#### Exercise description
In the records below, report every line that contains the string "turquoise". Case matters.

[Records from a dataset]

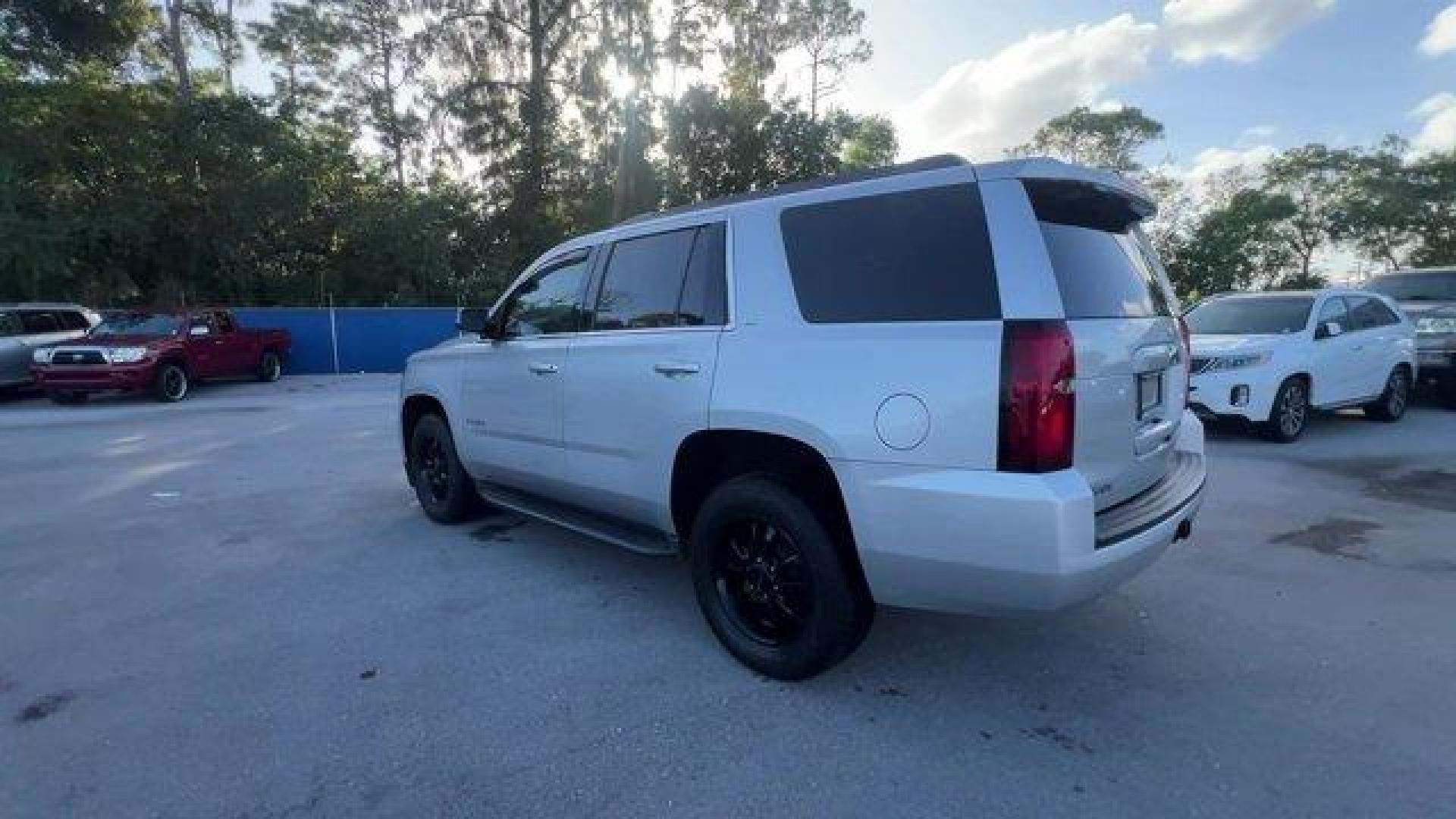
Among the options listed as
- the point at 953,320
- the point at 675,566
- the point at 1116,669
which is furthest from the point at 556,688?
the point at 1116,669

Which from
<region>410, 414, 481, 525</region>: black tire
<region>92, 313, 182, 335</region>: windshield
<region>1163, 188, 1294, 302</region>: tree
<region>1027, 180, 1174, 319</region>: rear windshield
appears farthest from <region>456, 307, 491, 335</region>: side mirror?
<region>1163, 188, 1294, 302</region>: tree

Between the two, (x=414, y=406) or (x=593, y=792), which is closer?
(x=593, y=792)

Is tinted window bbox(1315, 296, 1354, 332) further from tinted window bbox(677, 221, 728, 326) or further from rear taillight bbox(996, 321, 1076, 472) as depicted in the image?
tinted window bbox(677, 221, 728, 326)

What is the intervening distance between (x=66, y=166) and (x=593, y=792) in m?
22.3

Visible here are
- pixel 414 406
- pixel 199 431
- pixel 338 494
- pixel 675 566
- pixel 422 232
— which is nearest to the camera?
pixel 675 566

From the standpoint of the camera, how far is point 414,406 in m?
5.60

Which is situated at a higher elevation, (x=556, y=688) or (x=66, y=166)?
(x=66, y=166)

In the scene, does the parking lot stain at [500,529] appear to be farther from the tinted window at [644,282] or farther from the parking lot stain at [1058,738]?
the parking lot stain at [1058,738]

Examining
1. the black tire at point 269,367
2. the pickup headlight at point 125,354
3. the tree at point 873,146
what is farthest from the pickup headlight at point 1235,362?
the tree at point 873,146

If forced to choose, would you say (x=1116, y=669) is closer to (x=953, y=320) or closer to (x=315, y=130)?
(x=953, y=320)

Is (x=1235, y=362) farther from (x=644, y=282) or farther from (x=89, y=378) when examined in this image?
(x=89, y=378)

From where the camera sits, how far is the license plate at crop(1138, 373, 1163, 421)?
9.23 ft

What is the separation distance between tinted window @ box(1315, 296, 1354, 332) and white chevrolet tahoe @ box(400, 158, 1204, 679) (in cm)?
621

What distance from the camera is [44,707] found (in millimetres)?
2908
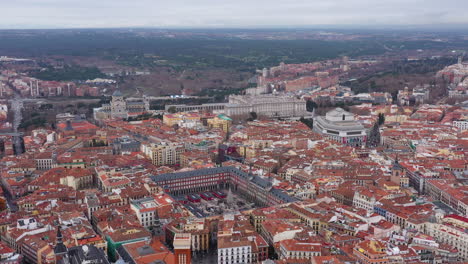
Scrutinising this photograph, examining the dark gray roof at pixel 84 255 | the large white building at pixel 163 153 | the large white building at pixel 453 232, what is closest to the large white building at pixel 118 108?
the large white building at pixel 163 153

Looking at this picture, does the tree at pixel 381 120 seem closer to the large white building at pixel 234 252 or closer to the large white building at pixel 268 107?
the large white building at pixel 268 107

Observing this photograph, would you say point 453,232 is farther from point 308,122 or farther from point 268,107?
point 268,107

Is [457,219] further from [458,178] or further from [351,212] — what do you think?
[458,178]

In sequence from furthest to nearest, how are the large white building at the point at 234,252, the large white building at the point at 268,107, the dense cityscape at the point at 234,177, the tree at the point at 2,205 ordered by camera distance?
the large white building at the point at 268,107
the tree at the point at 2,205
the dense cityscape at the point at 234,177
the large white building at the point at 234,252

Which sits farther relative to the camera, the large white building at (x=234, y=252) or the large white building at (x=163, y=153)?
the large white building at (x=163, y=153)

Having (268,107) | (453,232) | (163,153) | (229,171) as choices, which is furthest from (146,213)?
(268,107)

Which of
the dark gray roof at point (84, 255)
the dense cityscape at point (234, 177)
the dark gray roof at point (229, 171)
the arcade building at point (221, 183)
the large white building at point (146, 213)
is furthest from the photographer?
the arcade building at point (221, 183)

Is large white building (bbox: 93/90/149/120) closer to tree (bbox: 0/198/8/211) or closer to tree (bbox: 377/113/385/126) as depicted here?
tree (bbox: 377/113/385/126)
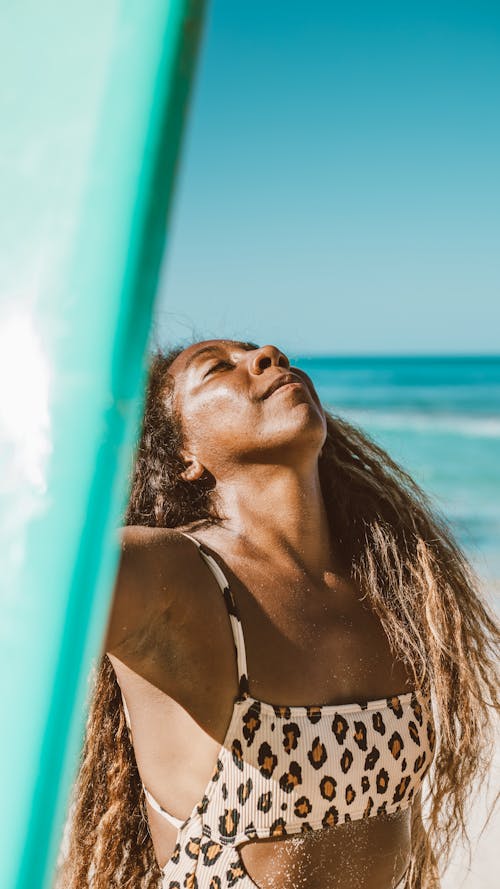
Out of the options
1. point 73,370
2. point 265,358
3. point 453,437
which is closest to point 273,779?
point 265,358

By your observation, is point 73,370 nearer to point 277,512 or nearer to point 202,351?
point 277,512

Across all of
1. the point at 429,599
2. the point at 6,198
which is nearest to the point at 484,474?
the point at 429,599

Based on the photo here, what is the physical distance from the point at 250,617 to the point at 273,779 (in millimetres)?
304

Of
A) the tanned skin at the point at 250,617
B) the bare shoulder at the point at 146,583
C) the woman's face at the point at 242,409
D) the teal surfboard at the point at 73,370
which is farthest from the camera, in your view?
the woman's face at the point at 242,409

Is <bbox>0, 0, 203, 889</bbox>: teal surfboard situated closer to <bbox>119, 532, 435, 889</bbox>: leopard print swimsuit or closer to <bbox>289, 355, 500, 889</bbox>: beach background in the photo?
<bbox>119, 532, 435, 889</bbox>: leopard print swimsuit

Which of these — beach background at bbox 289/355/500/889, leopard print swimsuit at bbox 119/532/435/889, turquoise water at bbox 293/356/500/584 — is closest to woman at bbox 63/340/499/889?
leopard print swimsuit at bbox 119/532/435/889

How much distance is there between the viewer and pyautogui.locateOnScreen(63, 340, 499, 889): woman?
160 centimetres

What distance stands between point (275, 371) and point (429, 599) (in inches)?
27.7

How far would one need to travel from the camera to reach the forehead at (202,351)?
6.98 feet

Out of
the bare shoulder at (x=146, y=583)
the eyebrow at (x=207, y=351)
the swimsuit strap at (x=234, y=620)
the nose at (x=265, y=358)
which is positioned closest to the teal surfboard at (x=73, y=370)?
the bare shoulder at (x=146, y=583)

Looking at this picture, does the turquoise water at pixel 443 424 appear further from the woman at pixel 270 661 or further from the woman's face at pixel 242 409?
the woman's face at pixel 242 409

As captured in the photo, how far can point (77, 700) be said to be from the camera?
64 cm

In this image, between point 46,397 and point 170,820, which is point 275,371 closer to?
point 170,820

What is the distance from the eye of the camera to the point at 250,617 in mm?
1717
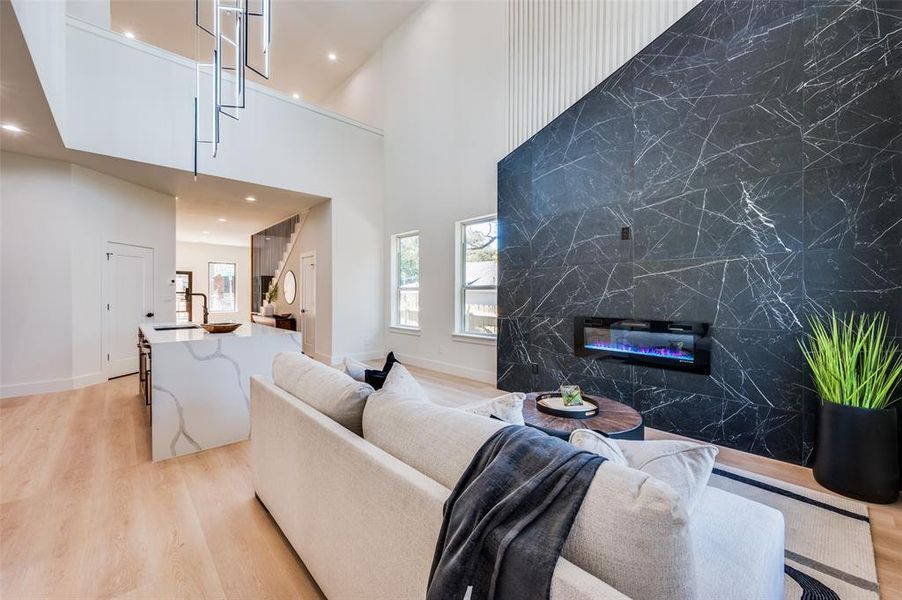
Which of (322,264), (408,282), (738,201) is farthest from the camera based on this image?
(322,264)

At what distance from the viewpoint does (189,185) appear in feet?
18.5

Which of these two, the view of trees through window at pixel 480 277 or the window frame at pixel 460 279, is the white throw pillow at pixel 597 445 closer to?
the view of trees through window at pixel 480 277

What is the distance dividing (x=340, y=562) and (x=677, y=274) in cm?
321

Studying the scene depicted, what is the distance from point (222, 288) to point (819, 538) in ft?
48.8

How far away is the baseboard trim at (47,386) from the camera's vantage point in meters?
4.39

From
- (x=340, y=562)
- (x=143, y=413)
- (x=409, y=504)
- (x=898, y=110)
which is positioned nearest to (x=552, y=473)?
(x=409, y=504)

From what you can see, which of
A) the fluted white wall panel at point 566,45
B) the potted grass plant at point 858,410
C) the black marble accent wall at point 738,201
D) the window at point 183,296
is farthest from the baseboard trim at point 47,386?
the window at point 183,296

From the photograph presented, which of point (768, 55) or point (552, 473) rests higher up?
point (768, 55)

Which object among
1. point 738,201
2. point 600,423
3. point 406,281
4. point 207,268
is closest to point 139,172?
point 406,281

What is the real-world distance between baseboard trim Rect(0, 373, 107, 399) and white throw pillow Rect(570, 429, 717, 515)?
6350 mm

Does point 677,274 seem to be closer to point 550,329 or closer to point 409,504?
point 550,329

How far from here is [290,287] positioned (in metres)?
8.42

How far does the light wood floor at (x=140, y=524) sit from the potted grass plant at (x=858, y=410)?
0.14 m

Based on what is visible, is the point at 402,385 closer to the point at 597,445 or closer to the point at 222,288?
the point at 597,445
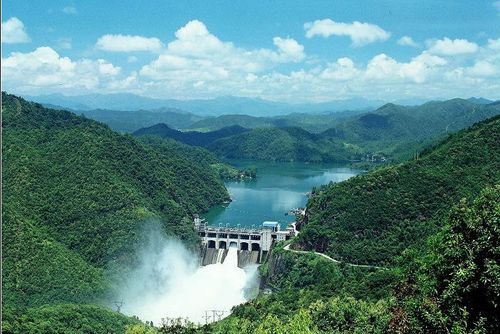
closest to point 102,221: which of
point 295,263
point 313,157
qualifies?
point 295,263

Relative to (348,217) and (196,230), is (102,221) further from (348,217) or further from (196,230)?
(348,217)

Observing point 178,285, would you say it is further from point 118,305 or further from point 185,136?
point 185,136

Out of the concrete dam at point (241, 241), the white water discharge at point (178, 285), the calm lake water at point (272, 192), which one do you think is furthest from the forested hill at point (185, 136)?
the white water discharge at point (178, 285)

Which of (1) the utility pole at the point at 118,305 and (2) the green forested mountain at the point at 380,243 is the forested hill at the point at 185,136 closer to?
(2) the green forested mountain at the point at 380,243

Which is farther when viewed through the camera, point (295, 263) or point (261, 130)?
point (261, 130)

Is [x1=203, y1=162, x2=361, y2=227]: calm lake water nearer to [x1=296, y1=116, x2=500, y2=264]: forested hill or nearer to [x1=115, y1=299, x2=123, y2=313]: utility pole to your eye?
[x1=296, y1=116, x2=500, y2=264]: forested hill

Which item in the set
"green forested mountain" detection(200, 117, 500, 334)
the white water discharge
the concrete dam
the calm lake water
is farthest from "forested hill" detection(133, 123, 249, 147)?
"green forested mountain" detection(200, 117, 500, 334)
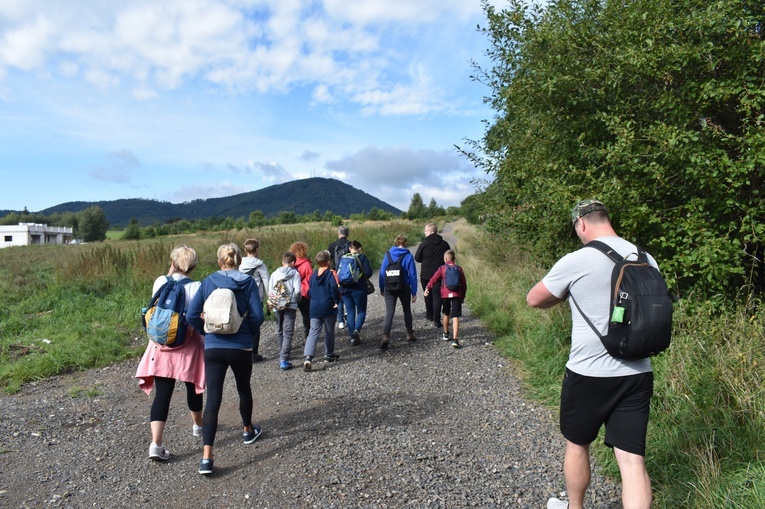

#### Worked answer
Which of these — beach background at bbox 289/355/500/889, leopard print swimsuit at bbox 119/532/435/889, turquoise water at bbox 293/356/500/584 — is closest to woman at bbox 63/340/499/889?
Looking at this picture, does the turquoise water at pixel 443 424 appear further from the woman at pixel 270 661 or further from the woman's face at pixel 242 409?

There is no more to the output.